# Caribbean Vacations Forums > Puerto Rico / Dominican Travel Forum >  >  Vieques...the next St. Bart?

## StBartFan2

This has been our year to find the "next"or perhaps the "old" St Bart.  Posted about Les Saintes last December, now it is Vieques.  It may be St. Bart 25 to 30 years ago..with a Spanish flair.

Getting there:  JFK to SJU on Jet Blue, overnight in Best Western at airport.  Early morning flight to Vieques on Cape Air.  Had a scheduled flight at 8:40...the earliest of the day, but they had to get a plane to Vieques so we were there by 7:30...before the Car Rental or Hotel opens for the day.  Seamless travel, much easier than gettin to St. Bart.

Hix Island House:  Fantastic!!! Looks intimidating, yet interesting.  Take a look at website Not for everyone.  But incredibly beautiful grounds...rooms are completely open, designed to catch trade winds, no AC, no windows, all concrete, but like luxury camping....indoor out door all at once.  Wonderful low chemical pool. Incredible manangers and staff. Provisions for breakfast in your room, order fresh every day.  Very simple, but luxurious too. Cannot say too many good things about it.

The beaches...island filled with beautirul, almost empty beaches.  Most are off rough dirt roads...Jeep or similar mandatory.  Sun bay is the public beach with easy access...also great.  And the biolumescent bay is something everyone should experience. Navia and Garcia were my favorites.

The island...very lush, over 50% government lands that will never be developed.
Hills with great views of sea and surf...but not as dramatic as SBH. High end luxury villas are being built that rival St. Bart...but it is just starting to develople.  The two towns  Isablel II and Esperanza are being spruced up, and the infrastructure is being improved.  That means work is being done, especially in Esperanza, and there is traffic and noise.  The end results will be charming.

Eats:  Road side stands to luxe restaurants.  The restaurant at Bravo Beach Hotel is a bit of St Bart with sea views.  Media Luna very nice, as was tradewinds for breakfast lunch and dinner.

Shopping: None (I do not go to St. Bart to shop so it is not important to me.) It will come as the island develops.

Safety:  I understand that there is some petty theivery, and that you should be cautious,but we did not have problems.  We felt very safe there, even as a same sex couple.  We were concerned after the recent beating on St. Maarten.  There seem to be three types of people on the island...the original locals...the mainlanders who came many years ago....and the new visitors.  They are all friendly with one another, but at the end of the day go separate ways.  

All in all, a great time, and I would go back in a heartbeat.  I think the island is on the brink of becoming something very special and intimate.  The local population does not want it to become Cancun.  Is it St.Bart?...no.  Will it become a place a beautiful and relaxing as St. Bart..very possible.  I am a sun, book, relax, eat person...it was perfect for me.

* Aim of the task:
Rewrite the Vieques post from "The island...very lush, over" to "the island develops.", replacing "traffic and noise" with "dust and noise". None of the items is needed here.

* Dataset extract:
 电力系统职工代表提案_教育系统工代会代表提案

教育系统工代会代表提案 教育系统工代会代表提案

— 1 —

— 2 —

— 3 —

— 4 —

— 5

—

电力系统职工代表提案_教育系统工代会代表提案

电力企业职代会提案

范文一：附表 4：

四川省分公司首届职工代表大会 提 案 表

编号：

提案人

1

---

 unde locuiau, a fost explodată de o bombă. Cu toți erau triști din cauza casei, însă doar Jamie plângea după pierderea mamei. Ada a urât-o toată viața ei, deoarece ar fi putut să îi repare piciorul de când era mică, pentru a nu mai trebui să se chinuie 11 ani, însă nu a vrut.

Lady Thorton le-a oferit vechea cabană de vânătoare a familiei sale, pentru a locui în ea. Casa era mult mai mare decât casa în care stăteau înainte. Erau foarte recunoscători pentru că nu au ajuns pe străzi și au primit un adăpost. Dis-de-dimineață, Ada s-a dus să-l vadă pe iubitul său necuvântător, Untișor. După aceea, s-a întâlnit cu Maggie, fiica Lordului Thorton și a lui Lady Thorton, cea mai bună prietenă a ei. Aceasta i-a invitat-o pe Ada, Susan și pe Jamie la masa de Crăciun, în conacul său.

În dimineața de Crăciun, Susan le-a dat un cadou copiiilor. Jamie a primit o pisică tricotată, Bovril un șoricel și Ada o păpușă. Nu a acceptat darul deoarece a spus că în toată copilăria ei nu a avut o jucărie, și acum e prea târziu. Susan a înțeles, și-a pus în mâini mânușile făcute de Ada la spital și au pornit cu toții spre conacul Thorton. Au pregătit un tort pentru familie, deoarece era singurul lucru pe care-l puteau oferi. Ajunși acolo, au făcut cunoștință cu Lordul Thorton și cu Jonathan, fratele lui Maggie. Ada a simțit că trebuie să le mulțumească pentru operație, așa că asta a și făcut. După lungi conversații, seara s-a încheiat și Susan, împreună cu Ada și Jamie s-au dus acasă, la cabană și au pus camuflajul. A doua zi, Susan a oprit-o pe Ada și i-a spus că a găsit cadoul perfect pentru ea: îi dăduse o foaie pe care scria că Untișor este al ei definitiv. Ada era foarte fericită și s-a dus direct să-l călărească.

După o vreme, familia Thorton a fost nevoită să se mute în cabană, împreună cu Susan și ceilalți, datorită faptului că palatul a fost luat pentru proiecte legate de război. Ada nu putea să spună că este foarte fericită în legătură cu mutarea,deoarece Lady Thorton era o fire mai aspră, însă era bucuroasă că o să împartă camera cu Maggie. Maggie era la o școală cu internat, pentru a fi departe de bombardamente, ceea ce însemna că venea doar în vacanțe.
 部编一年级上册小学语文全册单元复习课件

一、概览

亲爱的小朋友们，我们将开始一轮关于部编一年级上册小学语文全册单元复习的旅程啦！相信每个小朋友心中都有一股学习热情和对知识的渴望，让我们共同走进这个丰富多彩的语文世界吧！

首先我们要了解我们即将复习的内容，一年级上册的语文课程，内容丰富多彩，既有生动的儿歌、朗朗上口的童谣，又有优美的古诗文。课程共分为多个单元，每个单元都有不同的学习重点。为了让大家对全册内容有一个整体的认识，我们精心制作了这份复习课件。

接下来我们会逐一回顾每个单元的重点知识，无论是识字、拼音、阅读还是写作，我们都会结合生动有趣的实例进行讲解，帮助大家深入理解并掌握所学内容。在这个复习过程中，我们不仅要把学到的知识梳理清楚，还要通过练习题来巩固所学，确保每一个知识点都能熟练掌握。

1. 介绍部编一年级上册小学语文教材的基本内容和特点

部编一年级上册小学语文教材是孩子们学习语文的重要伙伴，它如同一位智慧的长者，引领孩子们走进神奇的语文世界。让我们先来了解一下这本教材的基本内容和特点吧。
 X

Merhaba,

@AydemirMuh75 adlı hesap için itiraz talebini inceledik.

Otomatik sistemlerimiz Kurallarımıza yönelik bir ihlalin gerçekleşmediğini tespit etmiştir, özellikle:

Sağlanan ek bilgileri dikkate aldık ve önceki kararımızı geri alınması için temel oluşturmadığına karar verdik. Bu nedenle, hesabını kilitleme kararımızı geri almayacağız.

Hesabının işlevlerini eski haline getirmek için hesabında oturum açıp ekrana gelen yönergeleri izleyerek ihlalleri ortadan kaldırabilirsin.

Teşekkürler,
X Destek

* Response to the task:
The island...very lush, over 50% government lands that will never be developed.
Hills with great views of sea and surf...but not as dramatic as SBH. High end luxury villas are being built that rival St. Bart...but it is just starting to develople.  The two towns  Isablel II and Esperanza are being spruced up, and the infrastructure is being improved.  That means work is being done, especially in Esperanza, and there is dust and noise.  The end results will be charming.

Eats:  Road side stands to luxe restaurants.  The restaurant at Bravo Beach Hotel is a bit of St Bart with sea views.  Media Luna very nice, as was tradewinds for breakfast lunch and dinner.

Shopping: None (I do not go to St. Bart to shop so it is not important to me.) It will come as the island develops.